Dello stesso avviso, ma con una metodologia parzialmente differente, è Stefania Sabatini, co-fondatrice insieme ad Alessio Carciofi di “Your digital detox”, progetto strutturato a partire da un fenomeno iniziato negli Stati Uniti, che ha avuto un forte impatto sull’individuo, ma anche sulle aziende. «Il digital detox è un momento di distacco da apparecchi digitali, social network e tutto ciò che ci assorbe quotidianamente, favorendo la connessione con noi stessi e con chi ci circonda. Il digitale sta diventando una dipendenza, viviamo il fenomeno sulla nostra pelle, ma siamo ignari. Il primo ostacolo che abbiamo affrontato era proprio con le persone della nostra generazione, che da un momento all’altro si sono ritrovate a utilizzare strumenti di cui erano totalmente inconsapevoli. I cosiddetti millennials spesso padroneggiano la tecnologia a livello tecnico, ma non conoscitivo, perché è venuta a mancare una fase vera e propria di formazione dell’individuo, che si riscontra anche nella formazione professionale. C’è stata in pochi anni una forte accelerazione tecnologica dalla quale non si può tornare indietro, ma proprio per questo motivo non si può più fare a meno di internet. Stiamo andando, semmai, verso un’iper-connessione delle cose, quindi non va eliminata la tecnologia, bisogna imparare a gestirla, prima come individui e poi come aziende. Il Consiglio dei ministri ha approvato un disegno di legge sullo smart working e potrebbe essere un cambio epocale nella gestione del lavoro».

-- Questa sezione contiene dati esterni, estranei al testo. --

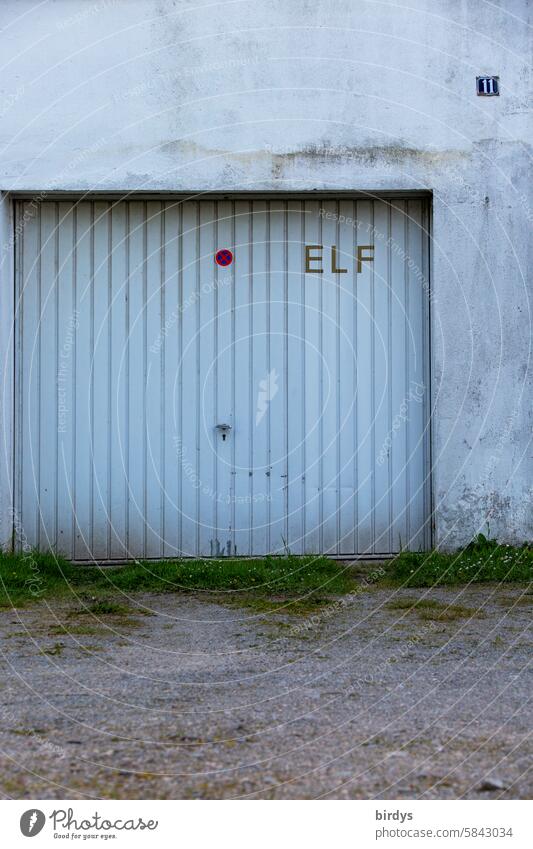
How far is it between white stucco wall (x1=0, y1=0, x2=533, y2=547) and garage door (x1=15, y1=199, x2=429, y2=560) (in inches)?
10.7

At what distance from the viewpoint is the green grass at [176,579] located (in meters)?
6.96

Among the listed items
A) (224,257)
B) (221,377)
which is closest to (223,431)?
(221,377)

Sulla pronosticata fine di internet, Sabatini è piuttosto concreta: «Io parlerei di fine di internet come strumento che ci fagocita e ci fa perdere la connessione con noi stessi, mentre il lavoro da fare è concentrarsi su un nuovo modo di consultare il mezzo, cercando un equilibrio tra la velocità dello strumento e la qualità che ci permetta di essere e restare ancora e sempre individui. La chiave di volta è la consapevolezza, primo passo per guarire passando attraverso un vero e proprio processo di benessere, ma prima dobbiamo capire cos’è per noi il benessere. Viviamo in un mondo in cui siamo tutti iper-stressati, perché andiamo troppo veloci per essere all’altezza delle aspettative altrui, cercando in tutte le maniere di essere multitasking e sempre perfetti. La “felicità digitale”, invece, vuole essere un ritorno al passato: prima cerchiamo l’individuo e poi lo portiamo nel digitale; diversamente, soprattutto se manca la coscienza, diventa più difficile produrre». Tutto ciò si può fare dedicando la giusta attenzione alla disconnessione, ma non intesa come offline, piuttosto come un’integrazione dell’online, poiché bisogna considerare che i due spazi oggi si intersecano a formare un continuum che fa parte indistintamente del tempo di tutti. Un tempo che, forse, per essere migliore di così, avrebbe solamente bisogno di essere un po’ più lento.